而且,这就是举手之劳的事情,也不是什么麻烦事,覃爷爷现在生病了,照顾照顾是应该的,以前在程爹爹小时候的时候覃爷爷可照顾他了,爹爹身份不便,不便过来,自己这个小辈在覃爷爷面前尽尽孝还是可以的。
想起最近程爹爹始终不放心念叨的事情,程慕颜觉得自己还是比较懂程御香的心思的,和覃族长跟好兄弟一样处了半辈子,好兄弟离世丢下两个孩子这家里还不知道怎么办呢,世家复杂,好兄弟又占据着族长之位,两个不顶事的孩子在上头守着,其他人有没有异心经验不足也看不出来啊。
而且,覃族长又是个固执性子,一个儿子去炼丹去了,一个儿子又野生长大,根本就没有为两个孩子谋划过,从来没学过怎么管理家族的两孩子能当得起顶梁柱吗?
程御香是日愁夜也愁,但是愁也没法子,自己跑过去教导两孩子不知道的还以为程族长这是看着兄弟尸骨未寒就开始筹谋起覃世族的地盘财物来了,所以程御香是愁得嘴巴上都生了燎泡了处了吊唁好兄弟的时候去了覃世族一次,这其他时候是再怎么也不敢去啊。
自己族里背后还多的是想扩张地盘不顾人情的族人,去了被人当枪使到时候“人赃俱获”了自己还有口说不出。
所以,“不懂事”孩子的程慕颜就成了中间人,经常走动在两族之间传递消息,还有就是程御香私下里写的一些小技巧和能用到的好法子。
……
黎明初升,覃睿鑫站在族里最高的塔上,一手负在背后,一手放在腹前,白衣胜雪,身高体长,这段时间太过忙碌和疲惫竟然还让强壮的少年清减了不少,却更让少年多了几分成熟稳重,以及,清朗英俊。
若不是因为少年头上还系着雪白的孝带,不知道走在大街上有多少适龄的姑娘递手帕抛媚眼儿的。
覃睿鑫右手伸进怀里将东西摸出来,是一块古朴的玉珏,通灵剔透,莹润光泽,翠色温碧,只摸在手里便觉得体内灵力活跃,可见是一块上好的灵玉。

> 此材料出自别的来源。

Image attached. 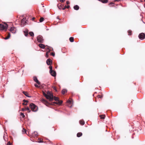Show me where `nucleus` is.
Masks as SVG:
<instances>
[{
    "instance_id": "f257e3e1",
    "label": "nucleus",
    "mask_w": 145,
    "mask_h": 145,
    "mask_svg": "<svg viewBox=\"0 0 145 145\" xmlns=\"http://www.w3.org/2000/svg\"><path fill=\"white\" fill-rule=\"evenodd\" d=\"M43 95L46 99H49L50 101H52L54 99L53 94L49 91H48L46 94L44 92H43Z\"/></svg>"
},
{
    "instance_id": "f03ea898",
    "label": "nucleus",
    "mask_w": 145,
    "mask_h": 145,
    "mask_svg": "<svg viewBox=\"0 0 145 145\" xmlns=\"http://www.w3.org/2000/svg\"><path fill=\"white\" fill-rule=\"evenodd\" d=\"M29 106L31 110L33 111L36 112L38 110L37 107L33 103H31Z\"/></svg>"
},
{
    "instance_id": "7ed1b4c3",
    "label": "nucleus",
    "mask_w": 145,
    "mask_h": 145,
    "mask_svg": "<svg viewBox=\"0 0 145 145\" xmlns=\"http://www.w3.org/2000/svg\"><path fill=\"white\" fill-rule=\"evenodd\" d=\"M7 27L8 25L6 24H5V25L0 24V30H6Z\"/></svg>"
},
{
    "instance_id": "20e7f679",
    "label": "nucleus",
    "mask_w": 145,
    "mask_h": 145,
    "mask_svg": "<svg viewBox=\"0 0 145 145\" xmlns=\"http://www.w3.org/2000/svg\"><path fill=\"white\" fill-rule=\"evenodd\" d=\"M54 99L56 101H58V102H54L53 103L54 104H56L59 105H60L62 104V101H59V99L58 97H54Z\"/></svg>"
},
{
    "instance_id": "39448f33",
    "label": "nucleus",
    "mask_w": 145,
    "mask_h": 145,
    "mask_svg": "<svg viewBox=\"0 0 145 145\" xmlns=\"http://www.w3.org/2000/svg\"><path fill=\"white\" fill-rule=\"evenodd\" d=\"M37 40L39 42L43 43V39L41 36H38L37 38Z\"/></svg>"
},
{
    "instance_id": "423d86ee",
    "label": "nucleus",
    "mask_w": 145,
    "mask_h": 145,
    "mask_svg": "<svg viewBox=\"0 0 145 145\" xmlns=\"http://www.w3.org/2000/svg\"><path fill=\"white\" fill-rule=\"evenodd\" d=\"M138 37L140 39L143 40L145 38V34L144 33H141L139 35Z\"/></svg>"
},
{
    "instance_id": "0eeeda50",
    "label": "nucleus",
    "mask_w": 145,
    "mask_h": 145,
    "mask_svg": "<svg viewBox=\"0 0 145 145\" xmlns=\"http://www.w3.org/2000/svg\"><path fill=\"white\" fill-rule=\"evenodd\" d=\"M46 49H47V52L46 53V58H47L48 57V54L50 52L51 50L49 48L47 47L46 48Z\"/></svg>"
},
{
    "instance_id": "6e6552de",
    "label": "nucleus",
    "mask_w": 145,
    "mask_h": 145,
    "mask_svg": "<svg viewBox=\"0 0 145 145\" xmlns=\"http://www.w3.org/2000/svg\"><path fill=\"white\" fill-rule=\"evenodd\" d=\"M10 31L12 33H15L16 32V29L14 27H12L10 29Z\"/></svg>"
},
{
    "instance_id": "1a4fd4ad",
    "label": "nucleus",
    "mask_w": 145,
    "mask_h": 145,
    "mask_svg": "<svg viewBox=\"0 0 145 145\" xmlns=\"http://www.w3.org/2000/svg\"><path fill=\"white\" fill-rule=\"evenodd\" d=\"M46 63L48 65H50L52 63V61L50 59H48L46 60Z\"/></svg>"
},
{
    "instance_id": "9d476101",
    "label": "nucleus",
    "mask_w": 145,
    "mask_h": 145,
    "mask_svg": "<svg viewBox=\"0 0 145 145\" xmlns=\"http://www.w3.org/2000/svg\"><path fill=\"white\" fill-rule=\"evenodd\" d=\"M33 80H34V81L36 82L37 83V84H38L39 85L40 84V82L39 81V80H38L37 78L36 77V76L34 77H33Z\"/></svg>"
},
{
    "instance_id": "9b49d317",
    "label": "nucleus",
    "mask_w": 145,
    "mask_h": 145,
    "mask_svg": "<svg viewBox=\"0 0 145 145\" xmlns=\"http://www.w3.org/2000/svg\"><path fill=\"white\" fill-rule=\"evenodd\" d=\"M50 73L51 75L52 76L55 77L56 76V72L54 71H50Z\"/></svg>"
},
{
    "instance_id": "f8f14e48",
    "label": "nucleus",
    "mask_w": 145,
    "mask_h": 145,
    "mask_svg": "<svg viewBox=\"0 0 145 145\" xmlns=\"http://www.w3.org/2000/svg\"><path fill=\"white\" fill-rule=\"evenodd\" d=\"M22 111H24L25 110H27L28 111V112H30V110L29 108L27 107L26 108H23L22 109Z\"/></svg>"
},
{
    "instance_id": "ddd939ff",
    "label": "nucleus",
    "mask_w": 145,
    "mask_h": 145,
    "mask_svg": "<svg viewBox=\"0 0 145 145\" xmlns=\"http://www.w3.org/2000/svg\"><path fill=\"white\" fill-rule=\"evenodd\" d=\"M39 46L40 48L42 49H44L45 48V46L44 45L42 44H39Z\"/></svg>"
},
{
    "instance_id": "4468645a",
    "label": "nucleus",
    "mask_w": 145,
    "mask_h": 145,
    "mask_svg": "<svg viewBox=\"0 0 145 145\" xmlns=\"http://www.w3.org/2000/svg\"><path fill=\"white\" fill-rule=\"evenodd\" d=\"M37 135L38 133L36 131L34 132L33 133L32 135V136L34 137H37Z\"/></svg>"
},
{
    "instance_id": "2eb2a0df",
    "label": "nucleus",
    "mask_w": 145,
    "mask_h": 145,
    "mask_svg": "<svg viewBox=\"0 0 145 145\" xmlns=\"http://www.w3.org/2000/svg\"><path fill=\"white\" fill-rule=\"evenodd\" d=\"M41 101L43 103L45 104L46 105L48 104V102L45 99H42L41 100Z\"/></svg>"
},
{
    "instance_id": "dca6fc26",
    "label": "nucleus",
    "mask_w": 145,
    "mask_h": 145,
    "mask_svg": "<svg viewBox=\"0 0 145 145\" xmlns=\"http://www.w3.org/2000/svg\"><path fill=\"white\" fill-rule=\"evenodd\" d=\"M73 8L75 10H78L79 9V7L78 5L74 6Z\"/></svg>"
},
{
    "instance_id": "f3484780",
    "label": "nucleus",
    "mask_w": 145,
    "mask_h": 145,
    "mask_svg": "<svg viewBox=\"0 0 145 145\" xmlns=\"http://www.w3.org/2000/svg\"><path fill=\"white\" fill-rule=\"evenodd\" d=\"M79 123L80 124L82 125H84L85 123L84 121L82 120L80 121Z\"/></svg>"
},
{
    "instance_id": "a211bd4d",
    "label": "nucleus",
    "mask_w": 145,
    "mask_h": 145,
    "mask_svg": "<svg viewBox=\"0 0 145 145\" xmlns=\"http://www.w3.org/2000/svg\"><path fill=\"white\" fill-rule=\"evenodd\" d=\"M38 142L39 143H42L43 142L42 141V139L41 138H39L38 139Z\"/></svg>"
},
{
    "instance_id": "6ab92c4d",
    "label": "nucleus",
    "mask_w": 145,
    "mask_h": 145,
    "mask_svg": "<svg viewBox=\"0 0 145 145\" xmlns=\"http://www.w3.org/2000/svg\"><path fill=\"white\" fill-rule=\"evenodd\" d=\"M82 135V133H78L77 134V136L78 137H80Z\"/></svg>"
},
{
    "instance_id": "aec40b11",
    "label": "nucleus",
    "mask_w": 145,
    "mask_h": 145,
    "mask_svg": "<svg viewBox=\"0 0 145 145\" xmlns=\"http://www.w3.org/2000/svg\"><path fill=\"white\" fill-rule=\"evenodd\" d=\"M69 40L71 42H73L74 41V38L72 37H70L69 38Z\"/></svg>"
},
{
    "instance_id": "412c9836",
    "label": "nucleus",
    "mask_w": 145,
    "mask_h": 145,
    "mask_svg": "<svg viewBox=\"0 0 145 145\" xmlns=\"http://www.w3.org/2000/svg\"><path fill=\"white\" fill-rule=\"evenodd\" d=\"M67 90L66 89H63L62 91V93L63 94H64L65 93L67 92Z\"/></svg>"
},
{
    "instance_id": "4be33fe9",
    "label": "nucleus",
    "mask_w": 145,
    "mask_h": 145,
    "mask_svg": "<svg viewBox=\"0 0 145 145\" xmlns=\"http://www.w3.org/2000/svg\"><path fill=\"white\" fill-rule=\"evenodd\" d=\"M24 33L25 35V36H27L28 35V31L27 30L24 31Z\"/></svg>"
},
{
    "instance_id": "5701e85b",
    "label": "nucleus",
    "mask_w": 145,
    "mask_h": 145,
    "mask_svg": "<svg viewBox=\"0 0 145 145\" xmlns=\"http://www.w3.org/2000/svg\"><path fill=\"white\" fill-rule=\"evenodd\" d=\"M100 1L103 3H106L108 2V0H101Z\"/></svg>"
},
{
    "instance_id": "b1692460",
    "label": "nucleus",
    "mask_w": 145,
    "mask_h": 145,
    "mask_svg": "<svg viewBox=\"0 0 145 145\" xmlns=\"http://www.w3.org/2000/svg\"><path fill=\"white\" fill-rule=\"evenodd\" d=\"M23 93L26 96L29 97L28 95V93L25 92V91H23Z\"/></svg>"
},
{
    "instance_id": "393cba45",
    "label": "nucleus",
    "mask_w": 145,
    "mask_h": 145,
    "mask_svg": "<svg viewBox=\"0 0 145 145\" xmlns=\"http://www.w3.org/2000/svg\"><path fill=\"white\" fill-rule=\"evenodd\" d=\"M22 133L23 134H25L26 133V130L24 129H23L22 130Z\"/></svg>"
},
{
    "instance_id": "a878e982",
    "label": "nucleus",
    "mask_w": 145,
    "mask_h": 145,
    "mask_svg": "<svg viewBox=\"0 0 145 145\" xmlns=\"http://www.w3.org/2000/svg\"><path fill=\"white\" fill-rule=\"evenodd\" d=\"M29 34L30 35V36L32 37H33L34 36V34L32 32H29Z\"/></svg>"
},
{
    "instance_id": "bb28decb",
    "label": "nucleus",
    "mask_w": 145,
    "mask_h": 145,
    "mask_svg": "<svg viewBox=\"0 0 145 145\" xmlns=\"http://www.w3.org/2000/svg\"><path fill=\"white\" fill-rule=\"evenodd\" d=\"M69 7H70L69 5H68L67 6H65L64 8H62V9H63V10H64L65 9V8H69Z\"/></svg>"
},
{
    "instance_id": "cd10ccee",
    "label": "nucleus",
    "mask_w": 145,
    "mask_h": 145,
    "mask_svg": "<svg viewBox=\"0 0 145 145\" xmlns=\"http://www.w3.org/2000/svg\"><path fill=\"white\" fill-rule=\"evenodd\" d=\"M20 116L23 118H24L25 117V116L24 114L22 112L20 113Z\"/></svg>"
},
{
    "instance_id": "c85d7f7f",
    "label": "nucleus",
    "mask_w": 145,
    "mask_h": 145,
    "mask_svg": "<svg viewBox=\"0 0 145 145\" xmlns=\"http://www.w3.org/2000/svg\"><path fill=\"white\" fill-rule=\"evenodd\" d=\"M44 20V18L43 17H41L40 18L39 21L40 22H42Z\"/></svg>"
},
{
    "instance_id": "c756f323",
    "label": "nucleus",
    "mask_w": 145,
    "mask_h": 145,
    "mask_svg": "<svg viewBox=\"0 0 145 145\" xmlns=\"http://www.w3.org/2000/svg\"><path fill=\"white\" fill-rule=\"evenodd\" d=\"M100 116L101 119H104L105 118V116L103 115H100Z\"/></svg>"
},
{
    "instance_id": "7c9ffc66",
    "label": "nucleus",
    "mask_w": 145,
    "mask_h": 145,
    "mask_svg": "<svg viewBox=\"0 0 145 145\" xmlns=\"http://www.w3.org/2000/svg\"><path fill=\"white\" fill-rule=\"evenodd\" d=\"M49 69H50V71H52V66L50 65L49 67Z\"/></svg>"
},
{
    "instance_id": "2f4dec72",
    "label": "nucleus",
    "mask_w": 145,
    "mask_h": 145,
    "mask_svg": "<svg viewBox=\"0 0 145 145\" xmlns=\"http://www.w3.org/2000/svg\"><path fill=\"white\" fill-rule=\"evenodd\" d=\"M128 35H131V30H129L128 31Z\"/></svg>"
},
{
    "instance_id": "473e14b6",
    "label": "nucleus",
    "mask_w": 145,
    "mask_h": 145,
    "mask_svg": "<svg viewBox=\"0 0 145 145\" xmlns=\"http://www.w3.org/2000/svg\"><path fill=\"white\" fill-rule=\"evenodd\" d=\"M97 97L98 98H101L102 97V96L100 95H99L97 96Z\"/></svg>"
},
{
    "instance_id": "72a5a7b5",
    "label": "nucleus",
    "mask_w": 145,
    "mask_h": 145,
    "mask_svg": "<svg viewBox=\"0 0 145 145\" xmlns=\"http://www.w3.org/2000/svg\"><path fill=\"white\" fill-rule=\"evenodd\" d=\"M67 102L68 103H69L70 104H71V100H68L67 101Z\"/></svg>"
},
{
    "instance_id": "f704fd0d",
    "label": "nucleus",
    "mask_w": 145,
    "mask_h": 145,
    "mask_svg": "<svg viewBox=\"0 0 145 145\" xmlns=\"http://www.w3.org/2000/svg\"><path fill=\"white\" fill-rule=\"evenodd\" d=\"M9 38H10L9 36H7V37H6L5 38V39H6V40H7V39H9Z\"/></svg>"
},
{
    "instance_id": "c9c22d12",
    "label": "nucleus",
    "mask_w": 145,
    "mask_h": 145,
    "mask_svg": "<svg viewBox=\"0 0 145 145\" xmlns=\"http://www.w3.org/2000/svg\"><path fill=\"white\" fill-rule=\"evenodd\" d=\"M51 55H52V56H55V54L54 53V52H52V53L51 54Z\"/></svg>"
},
{
    "instance_id": "e433bc0d",
    "label": "nucleus",
    "mask_w": 145,
    "mask_h": 145,
    "mask_svg": "<svg viewBox=\"0 0 145 145\" xmlns=\"http://www.w3.org/2000/svg\"><path fill=\"white\" fill-rule=\"evenodd\" d=\"M6 145H12V144L9 142Z\"/></svg>"
},
{
    "instance_id": "4c0bfd02",
    "label": "nucleus",
    "mask_w": 145,
    "mask_h": 145,
    "mask_svg": "<svg viewBox=\"0 0 145 145\" xmlns=\"http://www.w3.org/2000/svg\"><path fill=\"white\" fill-rule=\"evenodd\" d=\"M57 6L58 7V8L60 9H62V7H60V6H59V4H58V5H57Z\"/></svg>"
},
{
    "instance_id": "58836bf2",
    "label": "nucleus",
    "mask_w": 145,
    "mask_h": 145,
    "mask_svg": "<svg viewBox=\"0 0 145 145\" xmlns=\"http://www.w3.org/2000/svg\"><path fill=\"white\" fill-rule=\"evenodd\" d=\"M24 20H25V19L23 18L22 20H21V23H22V24L23 23V22H24Z\"/></svg>"
},
{
    "instance_id": "ea45409f",
    "label": "nucleus",
    "mask_w": 145,
    "mask_h": 145,
    "mask_svg": "<svg viewBox=\"0 0 145 145\" xmlns=\"http://www.w3.org/2000/svg\"><path fill=\"white\" fill-rule=\"evenodd\" d=\"M53 89H54L56 91H57V90L56 88V87H53Z\"/></svg>"
},
{
    "instance_id": "a19ab883",
    "label": "nucleus",
    "mask_w": 145,
    "mask_h": 145,
    "mask_svg": "<svg viewBox=\"0 0 145 145\" xmlns=\"http://www.w3.org/2000/svg\"><path fill=\"white\" fill-rule=\"evenodd\" d=\"M35 86L36 87H39L38 85L37 84H35Z\"/></svg>"
},
{
    "instance_id": "79ce46f5",
    "label": "nucleus",
    "mask_w": 145,
    "mask_h": 145,
    "mask_svg": "<svg viewBox=\"0 0 145 145\" xmlns=\"http://www.w3.org/2000/svg\"><path fill=\"white\" fill-rule=\"evenodd\" d=\"M61 2H63L65 0H60Z\"/></svg>"
},
{
    "instance_id": "37998d69",
    "label": "nucleus",
    "mask_w": 145,
    "mask_h": 145,
    "mask_svg": "<svg viewBox=\"0 0 145 145\" xmlns=\"http://www.w3.org/2000/svg\"><path fill=\"white\" fill-rule=\"evenodd\" d=\"M66 3L67 5H68L69 4V1H67L66 2Z\"/></svg>"
},
{
    "instance_id": "c03bdc74",
    "label": "nucleus",
    "mask_w": 145,
    "mask_h": 145,
    "mask_svg": "<svg viewBox=\"0 0 145 145\" xmlns=\"http://www.w3.org/2000/svg\"><path fill=\"white\" fill-rule=\"evenodd\" d=\"M114 3H111L109 4V5H112V4H113Z\"/></svg>"
},
{
    "instance_id": "a18cd8bd",
    "label": "nucleus",
    "mask_w": 145,
    "mask_h": 145,
    "mask_svg": "<svg viewBox=\"0 0 145 145\" xmlns=\"http://www.w3.org/2000/svg\"><path fill=\"white\" fill-rule=\"evenodd\" d=\"M120 1V0H114V1L115 2H116V1L119 2Z\"/></svg>"
},
{
    "instance_id": "49530a36",
    "label": "nucleus",
    "mask_w": 145,
    "mask_h": 145,
    "mask_svg": "<svg viewBox=\"0 0 145 145\" xmlns=\"http://www.w3.org/2000/svg\"><path fill=\"white\" fill-rule=\"evenodd\" d=\"M23 101L24 102H27V101L25 100H24Z\"/></svg>"
},
{
    "instance_id": "de8ad7c7",
    "label": "nucleus",
    "mask_w": 145,
    "mask_h": 145,
    "mask_svg": "<svg viewBox=\"0 0 145 145\" xmlns=\"http://www.w3.org/2000/svg\"><path fill=\"white\" fill-rule=\"evenodd\" d=\"M8 36H9V37H10V33H8Z\"/></svg>"
},
{
    "instance_id": "09e8293b",
    "label": "nucleus",
    "mask_w": 145,
    "mask_h": 145,
    "mask_svg": "<svg viewBox=\"0 0 145 145\" xmlns=\"http://www.w3.org/2000/svg\"><path fill=\"white\" fill-rule=\"evenodd\" d=\"M8 36H9V37H10V33H8Z\"/></svg>"
},
{
    "instance_id": "8fccbe9b",
    "label": "nucleus",
    "mask_w": 145,
    "mask_h": 145,
    "mask_svg": "<svg viewBox=\"0 0 145 145\" xmlns=\"http://www.w3.org/2000/svg\"><path fill=\"white\" fill-rule=\"evenodd\" d=\"M23 105H27V103L25 104L24 103H23Z\"/></svg>"
},
{
    "instance_id": "3c124183",
    "label": "nucleus",
    "mask_w": 145,
    "mask_h": 145,
    "mask_svg": "<svg viewBox=\"0 0 145 145\" xmlns=\"http://www.w3.org/2000/svg\"><path fill=\"white\" fill-rule=\"evenodd\" d=\"M34 19H35V18H32V20H34Z\"/></svg>"
},
{
    "instance_id": "603ef678",
    "label": "nucleus",
    "mask_w": 145,
    "mask_h": 145,
    "mask_svg": "<svg viewBox=\"0 0 145 145\" xmlns=\"http://www.w3.org/2000/svg\"><path fill=\"white\" fill-rule=\"evenodd\" d=\"M52 50H53V49L52 48Z\"/></svg>"
},
{
    "instance_id": "864d4df0",
    "label": "nucleus",
    "mask_w": 145,
    "mask_h": 145,
    "mask_svg": "<svg viewBox=\"0 0 145 145\" xmlns=\"http://www.w3.org/2000/svg\"><path fill=\"white\" fill-rule=\"evenodd\" d=\"M144 1L145 2V0H144Z\"/></svg>"
}]
</instances>
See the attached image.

覃睿鑫摩擦着玉珏上雕刻细密的饕餮纹,纹饰雕刻得自然流畅、锋利健劲。
这是覃世族族长的饰物,是族长的象征,如今,这块玉珏却没人要,只流落到了他的手上。
覃睿鑫内心无悲无喜,说不出是什么想法,只目光向下看去,族里一切事物皆在脚下,风景人情一概尽收眼底,白色的事物占了大半,显得覃世族有种隔离在尘世外的感觉。
原来啊,这就是覃世族啊。
覃睿鑫心里既觉得熟悉又觉得陌生,有种恍然隔世的悲凉感觉。